文章摘录:
────────────────
Lock和Python中的Rlock之间的一个区别是，常规锁可以由不同的进程/线程释放，而重入锁必须由获取它的同一个进程/线程释放，同时要求解锁次数应与加锁次数相同，才能用于另一个进程/线程。另外，需要注意的是一定要避免在多个线程之间拆分锁定操作，如果一个线程试图释放一个尚未获取的锁，Python将引发错误并导致程序崩溃。

## 误区
- 单核在同一时间内只能使用CPU处理一个操作，没有所谓的“并行”
- 并不是进程越多处理的就越快

## 多进程面试题

### 进程之间的通信方式以及优缺点？

**1)管道**
管道分为有名管道和无名管道

无名管道：优点：简单方便高效；缺点：1）局限于单向通信2）只能创建在它的进程以及其有亲缘关系的进程之间;3）缓冲区有限；

有名管道：优点：可以实现任意关系的进程间的通信；缺点：1）长期存于系统中，使用不当容易出错；2）缓冲区有限


**2)消息队列**

优点：可以实现任意进程间的通信，并通过系统调用函数来实现消息发送和接收之间的同步，无需考虑同步问题，方便；缺点：信息的复制需要额外消耗CPU的时间，不适宜于信息量大或操作频繁的场合


**3)共享内存**

优点：无须复制，快捷，信息量大；

缺点：1）处理同步问题容易出现问题，编程难度大；2)利用内存缓冲区直接交换信息，内存的实体存在于计算机中，只能同一个计算机系统中的诸多进程共享，不方便网络通信；3）容灾性差


**4)套接字：可用于不同及其间的进程通信**

优点：1）传输数据为字节级，传输数据可自定义，数据量小效率高；2）传输数据时间短，性能高；3) 适合于客户端和服务器端之间信息实时交互；4) 可以加密,数据安全性强

缺点：1) 需对传输的数据进行解析，转化成应用级的数据。
────────────────
数据行:
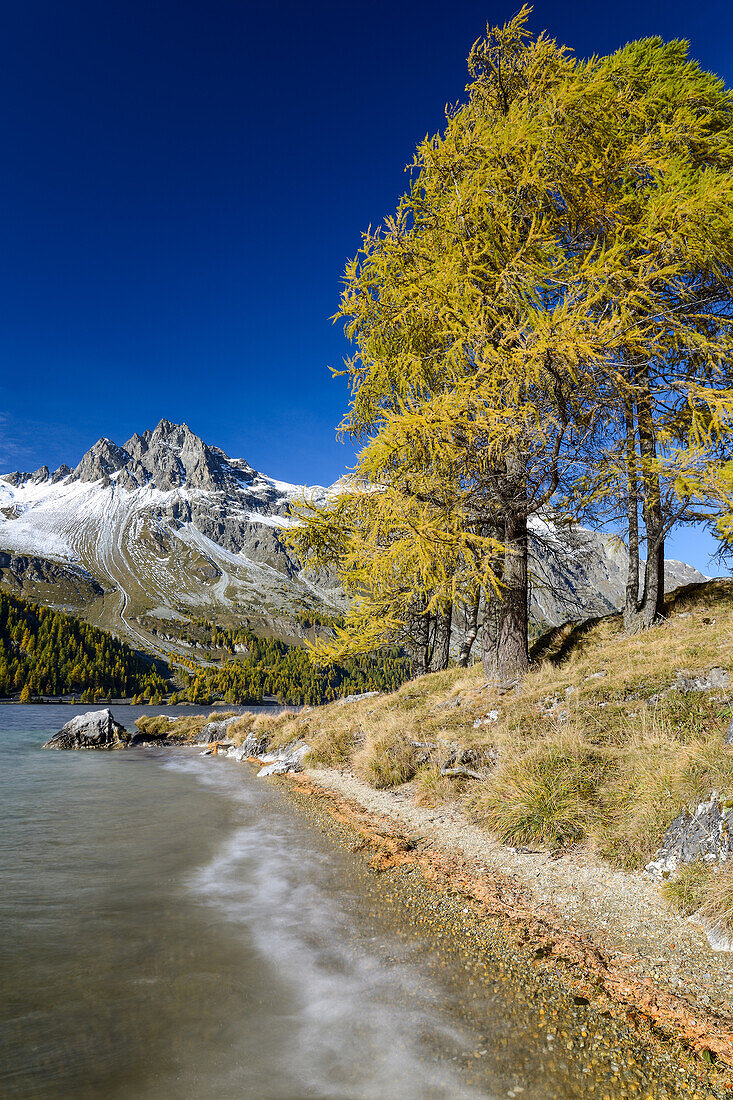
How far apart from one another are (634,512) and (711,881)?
10.6 metres

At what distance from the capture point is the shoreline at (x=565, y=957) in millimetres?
2895

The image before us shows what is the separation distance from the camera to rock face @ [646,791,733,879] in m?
4.37

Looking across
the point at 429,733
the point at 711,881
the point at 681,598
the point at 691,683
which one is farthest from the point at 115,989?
the point at 681,598

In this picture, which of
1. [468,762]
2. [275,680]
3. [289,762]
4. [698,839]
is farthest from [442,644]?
[275,680]

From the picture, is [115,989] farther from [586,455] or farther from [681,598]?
[681,598]

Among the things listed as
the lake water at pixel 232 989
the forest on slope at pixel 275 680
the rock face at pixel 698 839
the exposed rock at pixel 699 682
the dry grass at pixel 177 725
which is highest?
the exposed rock at pixel 699 682

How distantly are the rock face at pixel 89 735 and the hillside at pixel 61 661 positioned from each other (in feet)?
346

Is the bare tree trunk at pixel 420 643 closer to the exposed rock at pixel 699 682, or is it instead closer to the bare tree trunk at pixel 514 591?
the bare tree trunk at pixel 514 591

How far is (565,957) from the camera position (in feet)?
12.9

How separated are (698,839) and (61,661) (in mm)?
159453

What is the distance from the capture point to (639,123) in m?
12.0

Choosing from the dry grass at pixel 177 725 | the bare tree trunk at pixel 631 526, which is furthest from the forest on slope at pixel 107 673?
the bare tree trunk at pixel 631 526

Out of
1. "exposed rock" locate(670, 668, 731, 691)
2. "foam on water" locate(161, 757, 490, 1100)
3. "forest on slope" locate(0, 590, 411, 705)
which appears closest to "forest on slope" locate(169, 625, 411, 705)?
"forest on slope" locate(0, 590, 411, 705)

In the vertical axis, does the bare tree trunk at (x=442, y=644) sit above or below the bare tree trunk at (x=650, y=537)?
below
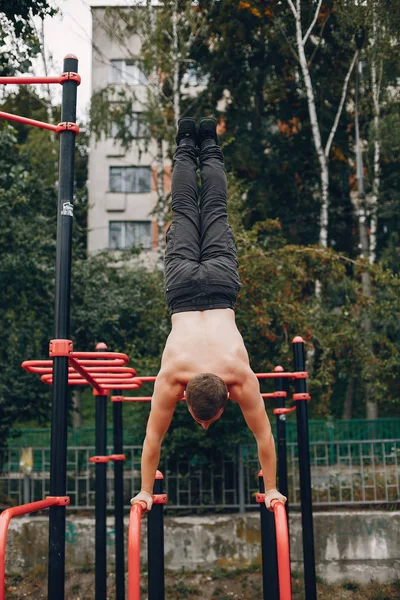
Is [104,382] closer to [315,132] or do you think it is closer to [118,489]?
[118,489]

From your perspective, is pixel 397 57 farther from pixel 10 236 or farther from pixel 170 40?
pixel 10 236

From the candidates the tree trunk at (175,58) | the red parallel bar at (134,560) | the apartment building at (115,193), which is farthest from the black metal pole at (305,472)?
the apartment building at (115,193)

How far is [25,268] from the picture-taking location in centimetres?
1016

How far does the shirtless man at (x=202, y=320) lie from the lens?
341 cm

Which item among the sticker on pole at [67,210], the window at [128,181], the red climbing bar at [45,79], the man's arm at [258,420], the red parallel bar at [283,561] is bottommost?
the red parallel bar at [283,561]

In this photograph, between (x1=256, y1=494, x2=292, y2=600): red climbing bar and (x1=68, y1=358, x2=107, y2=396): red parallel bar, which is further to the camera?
(x1=68, y1=358, x2=107, y2=396): red parallel bar

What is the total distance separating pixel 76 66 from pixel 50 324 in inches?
297

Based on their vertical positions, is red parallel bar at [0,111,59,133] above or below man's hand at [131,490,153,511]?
above

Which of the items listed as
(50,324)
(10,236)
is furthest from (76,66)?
(50,324)

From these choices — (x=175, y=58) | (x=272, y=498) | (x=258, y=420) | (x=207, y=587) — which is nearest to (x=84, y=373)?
(x=258, y=420)

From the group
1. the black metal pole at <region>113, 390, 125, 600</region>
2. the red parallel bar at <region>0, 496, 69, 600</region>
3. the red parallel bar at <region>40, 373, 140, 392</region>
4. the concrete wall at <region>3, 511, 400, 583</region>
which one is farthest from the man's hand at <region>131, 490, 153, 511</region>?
the concrete wall at <region>3, 511, 400, 583</region>

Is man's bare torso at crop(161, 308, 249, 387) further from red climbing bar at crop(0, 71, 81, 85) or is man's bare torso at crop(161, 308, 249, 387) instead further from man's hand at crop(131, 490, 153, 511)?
red climbing bar at crop(0, 71, 81, 85)

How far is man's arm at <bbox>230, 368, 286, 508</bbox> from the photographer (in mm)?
3471

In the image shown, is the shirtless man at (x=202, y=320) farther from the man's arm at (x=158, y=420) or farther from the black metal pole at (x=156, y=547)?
the black metal pole at (x=156, y=547)
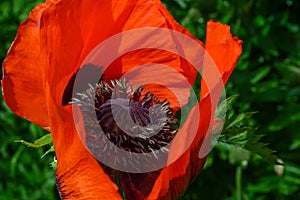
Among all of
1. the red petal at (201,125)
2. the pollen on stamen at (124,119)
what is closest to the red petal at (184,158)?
the red petal at (201,125)

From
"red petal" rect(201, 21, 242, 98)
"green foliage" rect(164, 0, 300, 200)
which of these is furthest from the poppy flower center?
"green foliage" rect(164, 0, 300, 200)

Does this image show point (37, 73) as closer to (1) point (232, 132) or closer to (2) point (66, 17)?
(2) point (66, 17)

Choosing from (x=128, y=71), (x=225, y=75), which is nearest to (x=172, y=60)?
(x=128, y=71)

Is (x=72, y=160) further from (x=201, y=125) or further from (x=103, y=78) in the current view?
(x=103, y=78)

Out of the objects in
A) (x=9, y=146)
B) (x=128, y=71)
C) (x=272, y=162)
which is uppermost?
(x=128, y=71)

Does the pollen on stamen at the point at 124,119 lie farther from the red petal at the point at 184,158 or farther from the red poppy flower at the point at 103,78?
the red petal at the point at 184,158

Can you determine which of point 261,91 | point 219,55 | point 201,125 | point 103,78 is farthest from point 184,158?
point 261,91
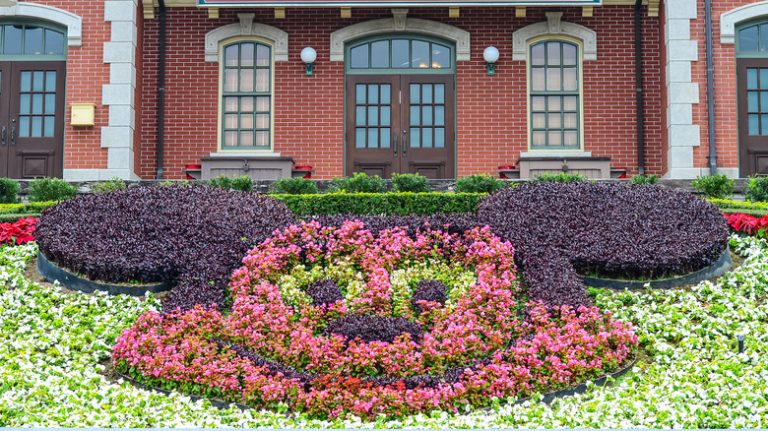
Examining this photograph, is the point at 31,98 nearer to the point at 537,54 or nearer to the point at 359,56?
the point at 359,56

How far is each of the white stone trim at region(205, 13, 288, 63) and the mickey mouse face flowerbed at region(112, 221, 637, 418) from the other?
826 centimetres

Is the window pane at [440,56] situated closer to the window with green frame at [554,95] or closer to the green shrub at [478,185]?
the window with green frame at [554,95]

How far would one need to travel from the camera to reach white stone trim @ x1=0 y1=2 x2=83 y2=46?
16875 millimetres

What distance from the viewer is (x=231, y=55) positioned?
17.9m

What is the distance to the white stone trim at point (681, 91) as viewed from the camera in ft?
54.1

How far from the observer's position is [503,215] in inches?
432

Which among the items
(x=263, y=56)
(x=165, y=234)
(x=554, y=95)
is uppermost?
(x=263, y=56)

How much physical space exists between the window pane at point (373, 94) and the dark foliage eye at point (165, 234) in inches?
255

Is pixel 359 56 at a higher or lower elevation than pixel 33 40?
lower

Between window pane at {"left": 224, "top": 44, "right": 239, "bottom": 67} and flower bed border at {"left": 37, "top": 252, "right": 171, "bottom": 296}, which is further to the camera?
window pane at {"left": 224, "top": 44, "right": 239, "bottom": 67}

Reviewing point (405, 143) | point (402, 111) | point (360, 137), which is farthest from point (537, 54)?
point (360, 137)

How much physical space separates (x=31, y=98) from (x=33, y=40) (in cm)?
102

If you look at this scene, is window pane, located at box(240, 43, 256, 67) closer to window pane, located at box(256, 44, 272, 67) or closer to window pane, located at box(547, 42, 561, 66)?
window pane, located at box(256, 44, 272, 67)

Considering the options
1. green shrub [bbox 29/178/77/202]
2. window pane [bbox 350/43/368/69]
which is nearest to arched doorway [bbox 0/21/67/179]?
green shrub [bbox 29/178/77/202]
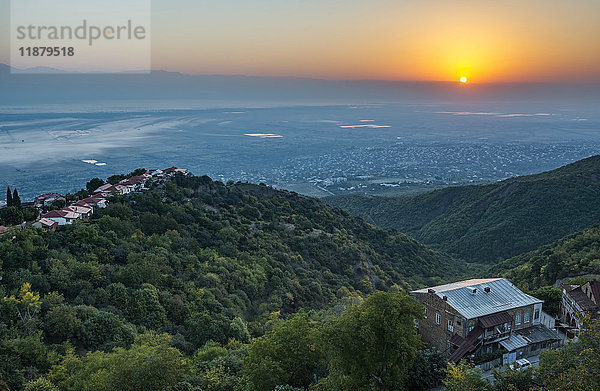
────────────────
练习任务:
1 > 请引用摘录中从“缺点：1）处理同步问题容易出”起，到“缺点：1) 需对传输的数据进行解析，转化成应用级的数据。”为止（含这两处）的原文。
2 > 判断下列三个说法是否与摘录相符，每项回答“是”或“否”，并一字不改地引用摘录中起决定作用的字句：(a) 重入锁必须由获取它的同一个进程/线程释放；(b) 消息队列适合信息量大的场合；(c) 共享内存在通信时需要复制信息。
上面的数据行与摘录并无关联。

练习结果:
1 >
缺点：1）处理同步问题容易出现问题，编程难度大；2)利用内存缓冲区直接交换信息，内存的实体存在于计算机中，只能同一个计算机系统中的诸多进程共享，不方便网络通信；3）容灾性差


**4)套接字：可用于不同及其间的进程通信**

优点：1）传输数据为字节级，传输数据可自定义，数据量小效率高；2）传输数据时间短，性能高；3) 适合于客户端和服务器端之间信息实时交互；4) 可以加密,数据安全性强

缺点：1) 需对传输的数据进行解析，转化成应用级的数据。

2 >
(a) 是：“重入锁必须由获取它的同一个进程/线程释放”
(b) 否：“不适宜于信息量大或操作频繁的场合”
(c) 否：“无须复制”